We also harvested a great amount of dwarf sour cherries and are interested in seeing how colour-fast these will be as well…
[JT from] the Manitoba Weaver’s and Spinner’s Guild kindly gave me a bottle of the dye juice. Wonderful results! I used 400 grams total of a combination of Shetland/Texel fleece, mohair locks and silk roving. I continued to use the dye bath for subsequent fibres until it totally exhausted. In [the] end I dyed roughly 1600 gams of fibre in lighter and lighter shadings. Thank you for the opportunity to use this dye – I shall order more next summer. – MH
…thank you MH!
Juiced haskap produces a haskap sludge (top left), and a thickened juice upon refrigeration (top right). The results of using juiced hakap in the dye pot turned out to be exactly the same as having used berries, covered in water, heated, and strained.

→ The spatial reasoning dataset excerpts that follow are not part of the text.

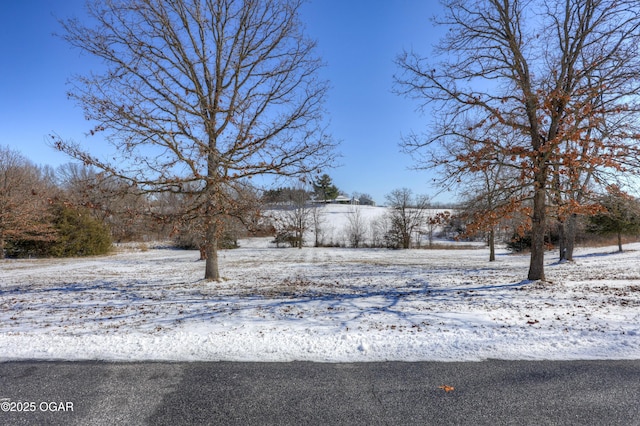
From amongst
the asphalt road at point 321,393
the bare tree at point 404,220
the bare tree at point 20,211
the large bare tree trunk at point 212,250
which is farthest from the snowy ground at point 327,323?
the bare tree at point 404,220

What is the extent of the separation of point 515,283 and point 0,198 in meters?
31.3

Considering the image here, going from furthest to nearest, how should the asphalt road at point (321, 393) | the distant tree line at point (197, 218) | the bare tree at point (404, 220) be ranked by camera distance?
the bare tree at point (404, 220), the distant tree line at point (197, 218), the asphalt road at point (321, 393)

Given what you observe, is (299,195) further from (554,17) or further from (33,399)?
(33,399)

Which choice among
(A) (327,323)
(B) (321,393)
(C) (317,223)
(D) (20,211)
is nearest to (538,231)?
(A) (327,323)

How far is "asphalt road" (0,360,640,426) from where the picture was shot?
3.00m

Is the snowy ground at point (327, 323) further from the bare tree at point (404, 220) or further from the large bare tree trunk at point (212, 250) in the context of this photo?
the bare tree at point (404, 220)

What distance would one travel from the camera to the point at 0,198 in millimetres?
22750

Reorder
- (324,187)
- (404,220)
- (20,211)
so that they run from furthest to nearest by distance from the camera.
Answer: (404,220), (20,211), (324,187)

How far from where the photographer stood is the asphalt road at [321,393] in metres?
3.00

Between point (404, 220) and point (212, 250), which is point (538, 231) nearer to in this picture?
point (212, 250)

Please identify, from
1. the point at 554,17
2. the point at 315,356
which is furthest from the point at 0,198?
the point at 554,17

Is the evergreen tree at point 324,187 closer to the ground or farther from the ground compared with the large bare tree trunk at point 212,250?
farther from the ground

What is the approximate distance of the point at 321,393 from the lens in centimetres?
343

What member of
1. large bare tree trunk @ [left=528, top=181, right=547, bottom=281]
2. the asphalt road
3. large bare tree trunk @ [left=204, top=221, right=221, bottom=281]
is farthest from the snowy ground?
large bare tree trunk @ [left=204, top=221, right=221, bottom=281]
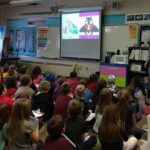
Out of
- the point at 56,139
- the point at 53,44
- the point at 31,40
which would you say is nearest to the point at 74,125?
the point at 56,139

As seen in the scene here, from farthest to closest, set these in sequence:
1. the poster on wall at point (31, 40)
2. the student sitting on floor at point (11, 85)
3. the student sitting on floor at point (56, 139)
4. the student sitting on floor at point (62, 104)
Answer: the poster on wall at point (31, 40), the student sitting on floor at point (11, 85), the student sitting on floor at point (62, 104), the student sitting on floor at point (56, 139)

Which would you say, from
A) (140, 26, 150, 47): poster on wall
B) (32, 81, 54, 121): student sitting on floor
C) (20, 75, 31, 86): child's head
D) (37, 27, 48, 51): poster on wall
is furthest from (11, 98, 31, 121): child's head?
(37, 27, 48, 51): poster on wall

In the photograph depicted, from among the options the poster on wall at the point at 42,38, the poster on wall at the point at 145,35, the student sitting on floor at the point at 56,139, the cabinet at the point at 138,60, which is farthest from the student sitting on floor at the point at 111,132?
the poster on wall at the point at 42,38

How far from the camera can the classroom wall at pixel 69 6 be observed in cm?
704

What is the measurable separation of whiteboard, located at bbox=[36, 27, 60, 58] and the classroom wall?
0.19 metres

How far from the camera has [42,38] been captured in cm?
923

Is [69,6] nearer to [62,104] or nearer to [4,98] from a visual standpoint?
[62,104]

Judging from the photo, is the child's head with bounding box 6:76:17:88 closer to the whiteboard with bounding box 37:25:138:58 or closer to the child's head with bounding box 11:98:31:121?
the child's head with bounding box 11:98:31:121

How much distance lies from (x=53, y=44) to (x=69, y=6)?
1.28 m

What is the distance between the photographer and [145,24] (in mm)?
6785

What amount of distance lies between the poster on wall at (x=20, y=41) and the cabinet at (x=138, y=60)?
14.4ft

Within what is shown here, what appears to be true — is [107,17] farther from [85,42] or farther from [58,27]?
[58,27]

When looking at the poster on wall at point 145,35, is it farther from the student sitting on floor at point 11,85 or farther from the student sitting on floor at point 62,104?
the student sitting on floor at point 11,85

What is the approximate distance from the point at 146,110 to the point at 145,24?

The end product looked exactly like the skein third from the right.
Dye pot simmering…1 hour…then cooled…
Wool Being Dyed With Haskap from the haskap orchard on Vimeo.
Here’s the results from yesterday’s mordant trials. Using all haskap berries/haskap berry derived products this range of colour was achieved by varying the mordants and application timing. I think that the possibilities are very wide-ranging. Beautiful, no?